Anita Blake Parody by Bungluna

Chapter 2   | Next Chapter

The reason that I had a whole free night was that my two main honeys where off to an AMC (American Masters of Cities) Convention in Seattle, Washington.  Most of the big cities Masters had decided to get together and set down some rules for the vampire community now that they were legal.  Jason had had to go with them as walking provision and possible hors d’oeuvre.  Of course Obsidian Butterfly had not agreed to attend.  That lady was seriously antisocial, as well as severely deluded!

It was for this reason that I had this rare luxury.  No marathon sex session tonight.  And now, no being the filler in a were-kitty sandwich.  Sometimes God smiled down upon me!

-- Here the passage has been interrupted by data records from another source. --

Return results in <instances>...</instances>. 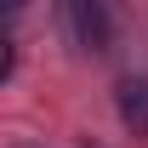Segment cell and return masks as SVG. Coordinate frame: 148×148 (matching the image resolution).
Here are the masks:
<instances>
[{
    "instance_id": "1",
    "label": "cell",
    "mask_w": 148,
    "mask_h": 148,
    "mask_svg": "<svg viewBox=\"0 0 148 148\" xmlns=\"http://www.w3.org/2000/svg\"><path fill=\"white\" fill-rule=\"evenodd\" d=\"M69 23H74V34H80L86 51H103V46H108V12H103V6L74 0V6H69Z\"/></svg>"
},
{
    "instance_id": "2",
    "label": "cell",
    "mask_w": 148,
    "mask_h": 148,
    "mask_svg": "<svg viewBox=\"0 0 148 148\" xmlns=\"http://www.w3.org/2000/svg\"><path fill=\"white\" fill-rule=\"evenodd\" d=\"M120 120L131 131H148V80H125L120 86Z\"/></svg>"
}]
</instances>
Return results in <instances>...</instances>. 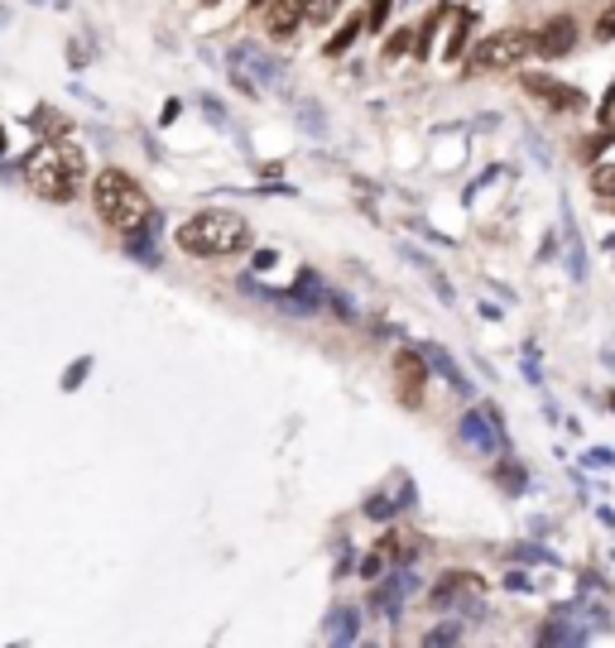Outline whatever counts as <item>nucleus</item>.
Returning a JSON list of instances; mask_svg holds the SVG:
<instances>
[{
    "instance_id": "e433bc0d",
    "label": "nucleus",
    "mask_w": 615,
    "mask_h": 648,
    "mask_svg": "<svg viewBox=\"0 0 615 648\" xmlns=\"http://www.w3.org/2000/svg\"><path fill=\"white\" fill-rule=\"evenodd\" d=\"M208 5H212V0H208Z\"/></svg>"
},
{
    "instance_id": "9b49d317",
    "label": "nucleus",
    "mask_w": 615,
    "mask_h": 648,
    "mask_svg": "<svg viewBox=\"0 0 615 648\" xmlns=\"http://www.w3.org/2000/svg\"><path fill=\"white\" fill-rule=\"evenodd\" d=\"M476 586H481V576L476 572H462V567H457V572H442L438 576V586H433V591H428V600H433V605H462V600L466 596H476Z\"/></svg>"
},
{
    "instance_id": "9d476101",
    "label": "nucleus",
    "mask_w": 615,
    "mask_h": 648,
    "mask_svg": "<svg viewBox=\"0 0 615 648\" xmlns=\"http://www.w3.org/2000/svg\"><path fill=\"white\" fill-rule=\"evenodd\" d=\"M308 20L304 0H264V29L270 39H294V29Z\"/></svg>"
},
{
    "instance_id": "a878e982",
    "label": "nucleus",
    "mask_w": 615,
    "mask_h": 648,
    "mask_svg": "<svg viewBox=\"0 0 615 648\" xmlns=\"http://www.w3.org/2000/svg\"><path fill=\"white\" fill-rule=\"evenodd\" d=\"M505 591H524L529 596V591H534V581H529L524 572H510V576H505Z\"/></svg>"
},
{
    "instance_id": "6ab92c4d",
    "label": "nucleus",
    "mask_w": 615,
    "mask_h": 648,
    "mask_svg": "<svg viewBox=\"0 0 615 648\" xmlns=\"http://www.w3.org/2000/svg\"><path fill=\"white\" fill-rule=\"evenodd\" d=\"M592 192H596V197H606V202H615V164L592 168Z\"/></svg>"
},
{
    "instance_id": "f03ea898",
    "label": "nucleus",
    "mask_w": 615,
    "mask_h": 648,
    "mask_svg": "<svg viewBox=\"0 0 615 648\" xmlns=\"http://www.w3.org/2000/svg\"><path fill=\"white\" fill-rule=\"evenodd\" d=\"M82 178H87L82 149H72L63 135L34 144L29 159H24V183H29V192H34V197H44V202H58V207L78 197Z\"/></svg>"
},
{
    "instance_id": "c9c22d12",
    "label": "nucleus",
    "mask_w": 615,
    "mask_h": 648,
    "mask_svg": "<svg viewBox=\"0 0 615 648\" xmlns=\"http://www.w3.org/2000/svg\"><path fill=\"white\" fill-rule=\"evenodd\" d=\"M0 20H5V15H0Z\"/></svg>"
},
{
    "instance_id": "c756f323",
    "label": "nucleus",
    "mask_w": 615,
    "mask_h": 648,
    "mask_svg": "<svg viewBox=\"0 0 615 648\" xmlns=\"http://www.w3.org/2000/svg\"><path fill=\"white\" fill-rule=\"evenodd\" d=\"M68 58H72V68H82V63H87V48H78V39H72V48H68Z\"/></svg>"
},
{
    "instance_id": "a211bd4d",
    "label": "nucleus",
    "mask_w": 615,
    "mask_h": 648,
    "mask_svg": "<svg viewBox=\"0 0 615 648\" xmlns=\"http://www.w3.org/2000/svg\"><path fill=\"white\" fill-rule=\"evenodd\" d=\"M496 480H500V490H505V495H520V490L529 485V476H524V466H520V461H500Z\"/></svg>"
},
{
    "instance_id": "412c9836",
    "label": "nucleus",
    "mask_w": 615,
    "mask_h": 648,
    "mask_svg": "<svg viewBox=\"0 0 615 648\" xmlns=\"http://www.w3.org/2000/svg\"><path fill=\"white\" fill-rule=\"evenodd\" d=\"M304 10H308V20H318V24H328L336 10H342V0H304Z\"/></svg>"
},
{
    "instance_id": "0eeeda50",
    "label": "nucleus",
    "mask_w": 615,
    "mask_h": 648,
    "mask_svg": "<svg viewBox=\"0 0 615 648\" xmlns=\"http://www.w3.org/2000/svg\"><path fill=\"white\" fill-rule=\"evenodd\" d=\"M462 442H466L472 452L490 456V452H500L510 437H505V428H500V413L486 404V408H472V413L462 418Z\"/></svg>"
},
{
    "instance_id": "f8f14e48",
    "label": "nucleus",
    "mask_w": 615,
    "mask_h": 648,
    "mask_svg": "<svg viewBox=\"0 0 615 648\" xmlns=\"http://www.w3.org/2000/svg\"><path fill=\"white\" fill-rule=\"evenodd\" d=\"M328 639L332 644H356L360 639V610L356 605H336L328 615Z\"/></svg>"
},
{
    "instance_id": "7c9ffc66",
    "label": "nucleus",
    "mask_w": 615,
    "mask_h": 648,
    "mask_svg": "<svg viewBox=\"0 0 615 648\" xmlns=\"http://www.w3.org/2000/svg\"><path fill=\"white\" fill-rule=\"evenodd\" d=\"M611 34H615V10H611V15H606V20H601V29H596V39H611Z\"/></svg>"
},
{
    "instance_id": "2f4dec72",
    "label": "nucleus",
    "mask_w": 615,
    "mask_h": 648,
    "mask_svg": "<svg viewBox=\"0 0 615 648\" xmlns=\"http://www.w3.org/2000/svg\"><path fill=\"white\" fill-rule=\"evenodd\" d=\"M360 576H380V557H366V562H360Z\"/></svg>"
},
{
    "instance_id": "c85d7f7f",
    "label": "nucleus",
    "mask_w": 615,
    "mask_h": 648,
    "mask_svg": "<svg viewBox=\"0 0 615 648\" xmlns=\"http://www.w3.org/2000/svg\"><path fill=\"white\" fill-rule=\"evenodd\" d=\"M587 466H615V452H606V447H601V452H587Z\"/></svg>"
},
{
    "instance_id": "cd10ccee",
    "label": "nucleus",
    "mask_w": 615,
    "mask_h": 648,
    "mask_svg": "<svg viewBox=\"0 0 615 648\" xmlns=\"http://www.w3.org/2000/svg\"><path fill=\"white\" fill-rule=\"evenodd\" d=\"M202 111H208L216 125H226V111H222V101H212V96H202Z\"/></svg>"
},
{
    "instance_id": "473e14b6",
    "label": "nucleus",
    "mask_w": 615,
    "mask_h": 648,
    "mask_svg": "<svg viewBox=\"0 0 615 648\" xmlns=\"http://www.w3.org/2000/svg\"><path fill=\"white\" fill-rule=\"evenodd\" d=\"M442 10H466V0H442Z\"/></svg>"
},
{
    "instance_id": "393cba45",
    "label": "nucleus",
    "mask_w": 615,
    "mask_h": 648,
    "mask_svg": "<svg viewBox=\"0 0 615 648\" xmlns=\"http://www.w3.org/2000/svg\"><path fill=\"white\" fill-rule=\"evenodd\" d=\"M409 44H414V34H409V29H394V34H390V48H385V58H400Z\"/></svg>"
},
{
    "instance_id": "423d86ee",
    "label": "nucleus",
    "mask_w": 615,
    "mask_h": 648,
    "mask_svg": "<svg viewBox=\"0 0 615 648\" xmlns=\"http://www.w3.org/2000/svg\"><path fill=\"white\" fill-rule=\"evenodd\" d=\"M394 384H400V404L404 408H424V389H428V360L424 351H394Z\"/></svg>"
},
{
    "instance_id": "6e6552de",
    "label": "nucleus",
    "mask_w": 615,
    "mask_h": 648,
    "mask_svg": "<svg viewBox=\"0 0 615 648\" xmlns=\"http://www.w3.org/2000/svg\"><path fill=\"white\" fill-rule=\"evenodd\" d=\"M524 92L539 96L548 111H582V106H587V96L577 92V87H568V82H553V77H544V72L524 77Z\"/></svg>"
},
{
    "instance_id": "aec40b11",
    "label": "nucleus",
    "mask_w": 615,
    "mask_h": 648,
    "mask_svg": "<svg viewBox=\"0 0 615 648\" xmlns=\"http://www.w3.org/2000/svg\"><path fill=\"white\" fill-rule=\"evenodd\" d=\"M457 639H462V624H438V629L424 634L428 648H442V644H457Z\"/></svg>"
},
{
    "instance_id": "f3484780",
    "label": "nucleus",
    "mask_w": 615,
    "mask_h": 648,
    "mask_svg": "<svg viewBox=\"0 0 615 648\" xmlns=\"http://www.w3.org/2000/svg\"><path fill=\"white\" fill-rule=\"evenodd\" d=\"M298 125H304V135H312V140L328 135V116H322L318 101H298Z\"/></svg>"
},
{
    "instance_id": "20e7f679",
    "label": "nucleus",
    "mask_w": 615,
    "mask_h": 648,
    "mask_svg": "<svg viewBox=\"0 0 615 648\" xmlns=\"http://www.w3.org/2000/svg\"><path fill=\"white\" fill-rule=\"evenodd\" d=\"M529 53H534V34L510 24V29H496L476 44V68L481 72H515Z\"/></svg>"
},
{
    "instance_id": "dca6fc26",
    "label": "nucleus",
    "mask_w": 615,
    "mask_h": 648,
    "mask_svg": "<svg viewBox=\"0 0 615 648\" xmlns=\"http://www.w3.org/2000/svg\"><path fill=\"white\" fill-rule=\"evenodd\" d=\"M582 639H587V629H572V624L558 615H553V624L539 629V644H582Z\"/></svg>"
},
{
    "instance_id": "bb28decb",
    "label": "nucleus",
    "mask_w": 615,
    "mask_h": 648,
    "mask_svg": "<svg viewBox=\"0 0 615 648\" xmlns=\"http://www.w3.org/2000/svg\"><path fill=\"white\" fill-rule=\"evenodd\" d=\"M515 557H520V562H553V552H544V548H515Z\"/></svg>"
},
{
    "instance_id": "4c0bfd02",
    "label": "nucleus",
    "mask_w": 615,
    "mask_h": 648,
    "mask_svg": "<svg viewBox=\"0 0 615 648\" xmlns=\"http://www.w3.org/2000/svg\"><path fill=\"white\" fill-rule=\"evenodd\" d=\"M611 207H615V202H611Z\"/></svg>"
},
{
    "instance_id": "7ed1b4c3",
    "label": "nucleus",
    "mask_w": 615,
    "mask_h": 648,
    "mask_svg": "<svg viewBox=\"0 0 615 648\" xmlns=\"http://www.w3.org/2000/svg\"><path fill=\"white\" fill-rule=\"evenodd\" d=\"M92 202H96V216H102L111 231H135L144 216H150L144 188L130 173H120V168H102V173H96Z\"/></svg>"
},
{
    "instance_id": "72a5a7b5",
    "label": "nucleus",
    "mask_w": 615,
    "mask_h": 648,
    "mask_svg": "<svg viewBox=\"0 0 615 648\" xmlns=\"http://www.w3.org/2000/svg\"><path fill=\"white\" fill-rule=\"evenodd\" d=\"M0 154H5V125H0Z\"/></svg>"
},
{
    "instance_id": "1a4fd4ad",
    "label": "nucleus",
    "mask_w": 615,
    "mask_h": 648,
    "mask_svg": "<svg viewBox=\"0 0 615 648\" xmlns=\"http://www.w3.org/2000/svg\"><path fill=\"white\" fill-rule=\"evenodd\" d=\"M572 48H577V20H572V15L548 20L544 29L534 34V53H539V58H548V63H553V58H568Z\"/></svg>"
},
{
    "instance_id": "f257e3e1",
    "label": "nucleus",
    "mask_w": 615,
    "mask_h": 648,
    "mask_svg": "<svg viewBox=\"0 0 615 648\" xmlns=\"http://www.w3.org/2000/svg\"><path fill=\"white\" fill-rule=\"evenodd\" d=\"M174 245L192 260H232L240 250H250V221L240 212H226V207L192 212L174 231Z\"/></svg>"
},
{
    "instance_id": "b1692460",
    "label": "nucleus",
    "mask_w": 615,
    "mask_h": 648,
    "mask_svg": "<svg viewBox=\"0 0 615 648\" xmlns=\"http://www.w3.org/2000/svg\"><path fill=\"white\" fill-rule=\"evenodd\" d=\"M390 5L394 0H370V15H366V29H380L385 15H390Z\"/></svg>"
},
{
    "instance_id": "2eb2a0df",
    "label": "nucleus",
    "mask_w": 615,
    "mask_h": 648,
    "mask_svg": "<svg viewBox=\"0 0 615 648\" xmlns=\"http://www.w3.org/2000/svg\"><path fill=\"white\" fill-rule=\"evenodd\" d=\"M360 34H366V15H352V20H346V24H342V29H336V34H332V39H328V44H322V53H328V58H342V53H346V48H352V44L360 39Z\"/></svg>"
},
{
    "instance_id": "4be33fe9",
    "label": "nucleus",
    "mask_w": 615,
    "mask_h": 648,
    "mask_svg": "<svg viewBox=\"0 0 615 648\" xmlns=\"http://www.w3.org/2000/svg\"><path fill=\"white\" fill-rule=\"evenodd\" d=\"M92 365H96V360H92V356L72 360V365H68V375H63V389H78V384H82V380H87V375H92Z\"/></svg>"
},
{
    "instance_id": "39448f33",
    "label": "nucleus",
    "mask_w": 615,
    "mask_h": 648,
    "mask_svg": "<svg viewBox=\"0 0 615 648\" xmlns=\"http://www.w3.org/2000/svg\"><path fill=\"white\" fill-rule=\"evenodd\" d=\"M232 82H236L240 92L256 96L260 87H280V82H284V63L264 53L260 44H236L232 48Z\"/></svg>"
},
{
    "instance_id": "4468645a",
    "label": "nucleus",
    "mask_w": 615,
    "mask_h": 648,
    "mask_svg": "<svg viewBox=\"0 0 615 648\" xmlns=\"http://www.w3.org/2000/svg\"><path fill=\"white\" fill-rule=\"evenodd\" d=\"M563 245H568V269H572V279H587V250H582V236H577V221H572L568 207H563Z\"/></svg>"
},
{
    "instance_id": "ddd939ff",
    "label": "nucleus",
    "mask_w": 615,
    "mask_h": 648,
    "mask_svg": "<svg viewBox=\"0 0 615 648\" xmlns=\"http://www.w3.org/2000/svg\"><path fill=\"white\" fill-rule=\"evenodd\" d=\"M424 360H428V370H438V375L448 380L457 394H472V380H466L462 370H457V360H452L448 351H442V346H424Z\"/></svg>"
},
{
    "instance_id": "5701e85b",
    "label": "nucleus",
    "mask_w": 615,
    "mask_h": 648,
    "mask_svg": "<svg viewBox=\"0 0 615 648\" xmlns=\"http://www.w3.org/2000/svg\"><path fill=\"white\" fill-rule=\"evenodd\" d=\"M596 125L606 130V135H615V87H611V96L601 101V111H596Z\"/></svg>"
},
{
    "instance_id": "f704fd0d",
    "label": "nucleus",
    "mask_w": 615,
    "mask_h": 648,
    "mask_svg": "<svg viewBox=\"0 0 615 648\" xmlns=\"http://www.w3.org/2000/svg\"><path fill=\"white\" fill-rule=\"evenodd\" d=\"M250 5H256V10H264V0H250Z\"/></svg>"
}]
</instances>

I was just dozing off when the first pangs of the ardeur hit me.  Oh crap, how could this be?  I’d already fed for tonight.  Micah by himself is usually a main course and quite capable of filling me up until morning.  What was I going to do?

I couldn’t feed of myself, so that route was out.  Where was Admin when I needed him.  He was the only male left who should be in my vicinity.  I had felt him get up some time ago and go out to feed.  When Jean Claude was out of town. Damian usually stayed close to home, though.  He should be around somewhere.

I tentatively opened my mind and tried to contact him, mistress to servant.  I’d never attempted anything like this, but if Jean Claude could do it to me, I should be able to do it to Damian.  I felt a ringing in my ear and then a hazy image opened in my mind.

“You rang?” said Damian in a surprised tone.

“I’ll be.  It works!” said I.  “Damian, I need you.  Please come home.”

I had never tried to give him this type of direction before.  I just hoped he didn’t question me.  I could feel the claws of the ardeur starting to un-sheath and scratch along my innards.

“Your orders shall be obeyed,” said he in a surprisingly sullen voice.  I was surprised, I thought he was happy to be my servant.  I really didn’t have time to deal with this shit right now.  The ardeur was about to tear me apart and I had no male to feed upon in hand.  There went my wonderful night off.

It felt like an hour but was probably closer to five minutes when I heard a crash landing in the driveway.  What in the world was going on?  Damian was usually such an accomplished flyer.

A few moments later he swept into my room and I could see in his face that he was not a happy camper.  His cat-green eyes wore a slight frown; his visage was somewhat somber.  I mean, Damien is not a laughing fool, but he had been at least a content vamp in the past few months.

“Here I am, mistress,” he said, sweeping me a very formal bow.  With his red hair falling around his face and his green eyes looking at me like those of a prey animal at a watering whole, Damian still managed to look like what he was, a Viking hunk of eye-candy.

“What is wrong with you,” I asked exasperatedly.  “You know I wouldn’t call you if I didn’t need you!”

“And what is your need, Anita?”  He straightened his impressive body, clad tonight in a simple white polo shirt and khaki slacks.  When had he turned into a yuppie?